Our results support the second assumption, because if the rats were using a large set of configural habits, then they should have exhibited increased variance and larger residuals in their behavior when confronted with novel offers, and if they were comparing cached values, then they should not have required any experience to reach proficiency when confronted with novel pairs. That the rats were able to respond as accurately on novel offers as on experienced offers and yet required learning with novel pairs suggests that, even in very well-trained subjects, the choices are being made by reference to some sort of model or goods space. This conclusion is in line with arguments that behavior is inherently model based in such complex designs. However, this then raises a conundrum, because the standard behavior in this design is immune to inactivation of the OFC, at least in rats that have become proficient on the task (but see Kuwabara et al., 2020, in which inactivation of lOFC in mice affects behavior on an odor-guided economic choice task, and also our comment on this paper in Gardner et al., 2019). This insensitivity to inactivation of either medial OFC or lOFC contradicts the general interpretation that OFC-independent behaviors gain that independence because they can be mediated without reference to such internal models.

This brings us to the first assumption, which is that the subjective preferences underlying economic choice behavior are not learned.

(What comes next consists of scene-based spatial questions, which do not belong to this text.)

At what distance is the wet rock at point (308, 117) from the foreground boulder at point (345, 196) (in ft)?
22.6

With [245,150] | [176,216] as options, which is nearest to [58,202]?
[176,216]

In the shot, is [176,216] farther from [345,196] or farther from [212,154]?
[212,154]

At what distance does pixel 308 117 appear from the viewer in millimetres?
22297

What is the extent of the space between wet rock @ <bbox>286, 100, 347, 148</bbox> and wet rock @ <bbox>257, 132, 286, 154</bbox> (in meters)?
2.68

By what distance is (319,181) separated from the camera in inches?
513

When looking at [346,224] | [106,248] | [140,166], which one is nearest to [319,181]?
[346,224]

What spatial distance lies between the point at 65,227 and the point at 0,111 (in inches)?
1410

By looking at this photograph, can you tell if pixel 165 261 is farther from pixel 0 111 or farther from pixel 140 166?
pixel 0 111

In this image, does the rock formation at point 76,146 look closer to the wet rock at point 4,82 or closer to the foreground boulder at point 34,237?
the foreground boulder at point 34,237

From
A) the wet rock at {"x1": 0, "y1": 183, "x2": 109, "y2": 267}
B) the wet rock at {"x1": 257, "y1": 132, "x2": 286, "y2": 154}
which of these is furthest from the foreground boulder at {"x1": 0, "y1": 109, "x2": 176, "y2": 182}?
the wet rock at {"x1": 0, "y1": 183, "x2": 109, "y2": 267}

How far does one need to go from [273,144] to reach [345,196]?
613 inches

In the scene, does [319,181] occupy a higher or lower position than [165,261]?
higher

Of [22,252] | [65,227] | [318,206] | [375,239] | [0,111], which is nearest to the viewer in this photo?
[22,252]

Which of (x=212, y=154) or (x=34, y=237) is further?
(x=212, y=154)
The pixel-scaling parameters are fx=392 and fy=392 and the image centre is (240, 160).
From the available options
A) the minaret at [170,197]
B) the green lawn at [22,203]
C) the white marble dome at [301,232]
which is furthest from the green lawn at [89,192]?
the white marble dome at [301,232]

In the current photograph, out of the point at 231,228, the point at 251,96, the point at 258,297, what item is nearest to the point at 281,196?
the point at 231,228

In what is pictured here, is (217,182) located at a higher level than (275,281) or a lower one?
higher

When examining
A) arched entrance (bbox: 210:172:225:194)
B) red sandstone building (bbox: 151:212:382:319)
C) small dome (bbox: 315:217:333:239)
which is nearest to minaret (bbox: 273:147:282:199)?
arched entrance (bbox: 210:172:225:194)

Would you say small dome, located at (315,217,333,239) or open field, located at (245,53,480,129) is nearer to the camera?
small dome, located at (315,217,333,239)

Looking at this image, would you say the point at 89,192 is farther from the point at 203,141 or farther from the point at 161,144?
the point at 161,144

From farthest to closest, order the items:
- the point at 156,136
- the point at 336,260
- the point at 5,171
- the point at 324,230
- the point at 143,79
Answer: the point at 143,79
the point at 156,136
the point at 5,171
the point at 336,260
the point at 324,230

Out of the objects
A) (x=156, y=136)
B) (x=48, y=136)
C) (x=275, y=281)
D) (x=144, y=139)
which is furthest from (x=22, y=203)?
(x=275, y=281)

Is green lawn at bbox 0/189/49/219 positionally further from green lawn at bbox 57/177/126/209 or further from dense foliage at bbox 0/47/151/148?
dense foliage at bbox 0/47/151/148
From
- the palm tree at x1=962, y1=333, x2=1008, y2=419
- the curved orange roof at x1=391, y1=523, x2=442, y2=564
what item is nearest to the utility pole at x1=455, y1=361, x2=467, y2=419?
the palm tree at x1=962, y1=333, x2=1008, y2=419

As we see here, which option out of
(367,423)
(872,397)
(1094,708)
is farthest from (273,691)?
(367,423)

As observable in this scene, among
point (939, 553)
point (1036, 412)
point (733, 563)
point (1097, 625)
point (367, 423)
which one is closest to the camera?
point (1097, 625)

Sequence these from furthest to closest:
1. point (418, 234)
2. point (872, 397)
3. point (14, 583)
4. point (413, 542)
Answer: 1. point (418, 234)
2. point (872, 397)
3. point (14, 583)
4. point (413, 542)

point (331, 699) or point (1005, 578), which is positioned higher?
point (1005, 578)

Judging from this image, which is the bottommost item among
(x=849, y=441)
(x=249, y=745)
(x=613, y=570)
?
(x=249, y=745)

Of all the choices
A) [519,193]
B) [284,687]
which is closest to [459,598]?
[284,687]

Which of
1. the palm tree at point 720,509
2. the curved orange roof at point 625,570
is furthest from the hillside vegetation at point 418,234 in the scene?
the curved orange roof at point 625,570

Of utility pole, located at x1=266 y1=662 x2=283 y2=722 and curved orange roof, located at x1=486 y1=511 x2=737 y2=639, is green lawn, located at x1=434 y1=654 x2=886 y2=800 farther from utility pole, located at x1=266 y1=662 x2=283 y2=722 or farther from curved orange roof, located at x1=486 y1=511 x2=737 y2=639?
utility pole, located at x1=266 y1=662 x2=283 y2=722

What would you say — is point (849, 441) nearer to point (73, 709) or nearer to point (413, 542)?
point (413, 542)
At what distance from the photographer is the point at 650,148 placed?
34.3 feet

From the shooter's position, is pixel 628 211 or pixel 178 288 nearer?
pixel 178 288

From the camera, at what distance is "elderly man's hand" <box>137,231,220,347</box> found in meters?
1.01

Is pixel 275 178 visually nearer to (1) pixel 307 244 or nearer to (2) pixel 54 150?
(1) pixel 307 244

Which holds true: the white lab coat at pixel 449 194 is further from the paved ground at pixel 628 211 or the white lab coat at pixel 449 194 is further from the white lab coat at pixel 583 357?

Despite the substantial experience of the rats in the current study with each of the pellets being used and the close similarity between the different pellets, both of which should have minimized the need for any further evaluation of the pellets, we still found that rats required experience making choices between two pellets in order to establish stable preferences. This suggests that, even when two goods are part of an established goods space, there are still adjustments that must be made through trial and error before the precise relationship between them can be established. Although contrary to the idea that subjective preferences are not learned, this makes intuitive sense if one considers how often we are unhappy with our choices, particularly ones we have not had a chance to make hundreds or thousands of times.

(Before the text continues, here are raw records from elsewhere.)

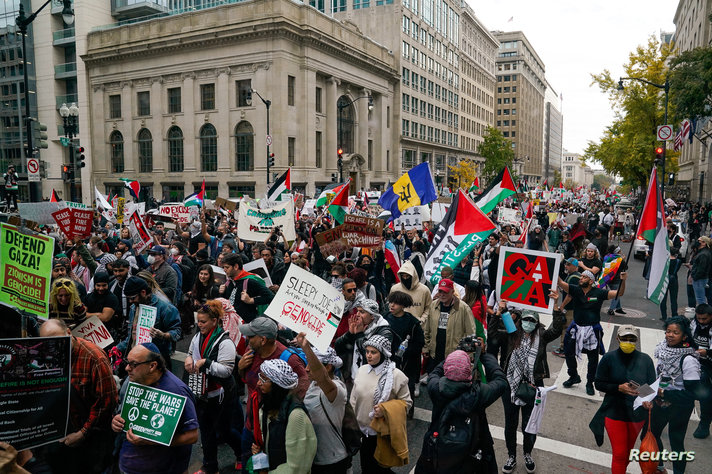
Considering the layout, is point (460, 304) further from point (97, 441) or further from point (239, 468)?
point (97, 441)

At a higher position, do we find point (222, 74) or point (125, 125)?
point (222, 74)

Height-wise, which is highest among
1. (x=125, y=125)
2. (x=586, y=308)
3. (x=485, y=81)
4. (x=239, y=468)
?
(x=485, y=81)

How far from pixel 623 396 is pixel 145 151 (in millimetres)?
53703

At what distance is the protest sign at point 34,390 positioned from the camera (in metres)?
3.30

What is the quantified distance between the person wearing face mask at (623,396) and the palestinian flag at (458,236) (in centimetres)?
332

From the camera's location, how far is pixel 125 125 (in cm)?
5181

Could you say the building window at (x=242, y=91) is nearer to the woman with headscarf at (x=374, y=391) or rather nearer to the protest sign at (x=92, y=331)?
the protest sign at (x=92, y=331)

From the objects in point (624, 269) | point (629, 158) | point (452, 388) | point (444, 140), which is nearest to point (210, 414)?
point (452, 388)

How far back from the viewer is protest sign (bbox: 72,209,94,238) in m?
10.1

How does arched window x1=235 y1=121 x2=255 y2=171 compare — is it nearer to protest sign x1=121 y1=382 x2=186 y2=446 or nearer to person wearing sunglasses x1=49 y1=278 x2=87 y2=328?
person wearing sunglasses x1=49 y1=278 x2=87 y2=328

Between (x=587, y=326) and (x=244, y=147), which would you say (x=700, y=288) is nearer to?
(x=587, y=326)

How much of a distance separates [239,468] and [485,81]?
107 meters

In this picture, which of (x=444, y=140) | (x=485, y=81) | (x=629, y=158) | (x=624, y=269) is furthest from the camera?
(x=485, y=81)

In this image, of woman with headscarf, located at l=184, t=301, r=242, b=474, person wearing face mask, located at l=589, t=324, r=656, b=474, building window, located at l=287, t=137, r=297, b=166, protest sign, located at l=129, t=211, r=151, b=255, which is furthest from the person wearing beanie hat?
building window, located at l=287, t=137, r=297, b=166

And it was this particular ability—the ability to adjust the established goods space to quickly incorporate and then use this new information to more precisely control choice behavior—that was disrupted by lOFC inactivation. Specifically, inactivation of the lOFC made the rats’ initial choices more variable and prevented the normal adaptation we saw during the initial choices between novel pellet pairs in control sessions. The increase in the variability of the choice in addition to the increased preference offset indicates that rats were at a loss to constrain behavior during the adaptation, a finding raising interesting parallels to proposals that lOFC is involved in confidence (Kepecs et al., 2008; Masset et al., 2020). This effect was not observed with inactivation of medial OFC, nor was it evident when lOFC was again inactivated in the same rats just several sessions later, after the goods space was presumably established. The effect of lOFC inactivation was only apparent during this initial period of adjustment. The specificity of the role of lOFC is at odds with the proposal that this region is specifically required for the comparison of values determined from model-based associations (Padoa-Schioppa, 2011); however, it is consistent with the idea that lOFC is especially important for the evaluation of such associations when prior direct experience with the evaluation is non-existent or perhaps incomplete or inadequate.

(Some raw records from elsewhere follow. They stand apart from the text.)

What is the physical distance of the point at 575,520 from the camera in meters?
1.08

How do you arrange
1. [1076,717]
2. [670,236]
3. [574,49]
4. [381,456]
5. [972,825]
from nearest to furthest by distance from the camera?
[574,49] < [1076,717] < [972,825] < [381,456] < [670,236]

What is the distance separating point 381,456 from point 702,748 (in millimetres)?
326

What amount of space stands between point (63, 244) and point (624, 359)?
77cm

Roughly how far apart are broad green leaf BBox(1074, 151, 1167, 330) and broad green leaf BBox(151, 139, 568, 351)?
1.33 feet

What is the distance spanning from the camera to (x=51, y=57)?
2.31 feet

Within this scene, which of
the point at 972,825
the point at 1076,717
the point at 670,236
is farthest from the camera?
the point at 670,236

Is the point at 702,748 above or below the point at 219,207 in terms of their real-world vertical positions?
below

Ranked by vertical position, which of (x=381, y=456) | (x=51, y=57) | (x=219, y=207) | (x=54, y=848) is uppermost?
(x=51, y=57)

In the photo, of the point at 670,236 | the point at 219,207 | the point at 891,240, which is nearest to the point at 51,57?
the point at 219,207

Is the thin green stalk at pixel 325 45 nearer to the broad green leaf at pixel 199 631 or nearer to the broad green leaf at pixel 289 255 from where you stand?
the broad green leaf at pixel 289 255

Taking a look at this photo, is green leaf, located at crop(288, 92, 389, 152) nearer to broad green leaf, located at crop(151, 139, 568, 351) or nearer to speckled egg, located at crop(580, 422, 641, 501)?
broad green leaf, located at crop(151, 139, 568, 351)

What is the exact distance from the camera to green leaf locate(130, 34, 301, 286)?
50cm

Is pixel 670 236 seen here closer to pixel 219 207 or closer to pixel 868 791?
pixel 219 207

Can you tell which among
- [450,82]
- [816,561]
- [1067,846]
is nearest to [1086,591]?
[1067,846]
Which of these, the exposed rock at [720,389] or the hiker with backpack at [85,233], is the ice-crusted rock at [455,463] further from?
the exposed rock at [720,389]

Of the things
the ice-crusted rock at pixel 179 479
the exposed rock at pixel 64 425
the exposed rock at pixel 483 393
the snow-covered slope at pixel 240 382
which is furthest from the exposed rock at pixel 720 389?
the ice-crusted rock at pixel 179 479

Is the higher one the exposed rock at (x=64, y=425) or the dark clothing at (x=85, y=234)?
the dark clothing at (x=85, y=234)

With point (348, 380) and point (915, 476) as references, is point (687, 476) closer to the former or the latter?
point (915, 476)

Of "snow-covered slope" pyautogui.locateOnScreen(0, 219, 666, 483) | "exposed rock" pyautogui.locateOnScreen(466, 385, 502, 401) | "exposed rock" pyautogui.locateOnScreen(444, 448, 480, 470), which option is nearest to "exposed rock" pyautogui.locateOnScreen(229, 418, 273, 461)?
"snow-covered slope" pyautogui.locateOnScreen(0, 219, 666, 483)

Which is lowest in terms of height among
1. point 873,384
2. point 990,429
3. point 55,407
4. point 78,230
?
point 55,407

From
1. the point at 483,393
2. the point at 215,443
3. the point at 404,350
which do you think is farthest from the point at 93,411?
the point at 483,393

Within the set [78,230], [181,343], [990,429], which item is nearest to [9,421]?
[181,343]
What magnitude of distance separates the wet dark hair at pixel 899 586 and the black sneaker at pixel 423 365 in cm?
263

If our results, with regard to lateral orbitofrontal function, can be generalized outside the boundaries of economic choice, it would suggest a much narrower and more restricted role for the lateral subdivision in supporting behaviors based on mental simulation, model-based processing, or cognitive mapping. Rather than being necessary for all such operations, the lOFC may instead be specialized, within a circuit of structures, for incorporating new information into existing maps and for generalizing from old to new situations. This idea recognizes that most of the well-controlled behaviors dependent on lOFC require both model-based processing and either generalization to new situations or the integration of new information into an established map. These are inherently intertwined processes because the onus of showing that a behavior is model based requires display of the model within a new situation. For example, OFC-dependent deficits are observed in reinforcer devaluation (Gallagher et al., 1999; Gardner et al., 2017; Howard et al., 2020; Izquierdo et al., 2004; Parkes et al., 2018; West et al., 2011), sensory preconditioning (Jones et al., 2012; Wang et al., 2020), over-expectation (Takahashi et al., 2009, 2013), and specific transfer (Lichtenberg et al., 2017; Ostlund and Balleine, 2007). In each, the lOFC is necessary in the final probe test, where there is a requirement for a cognitive map but also a need to extend it to incorporate new information or to adapt behavior to new circumstances.

This is also true in less well-controlled settings, such as reversal learning, where deficits can be observed after OFC manipulations but only on the first few reversals (Schoenbaum et al., 2002), when arguably a new cognitive map is being developed to handle the procedure. With experience, OFC becomes unnecessary, even for new reversal problems. Although this has been interpreted as reflecting the development of a policy, it could reflect the independence of established cognitive maps.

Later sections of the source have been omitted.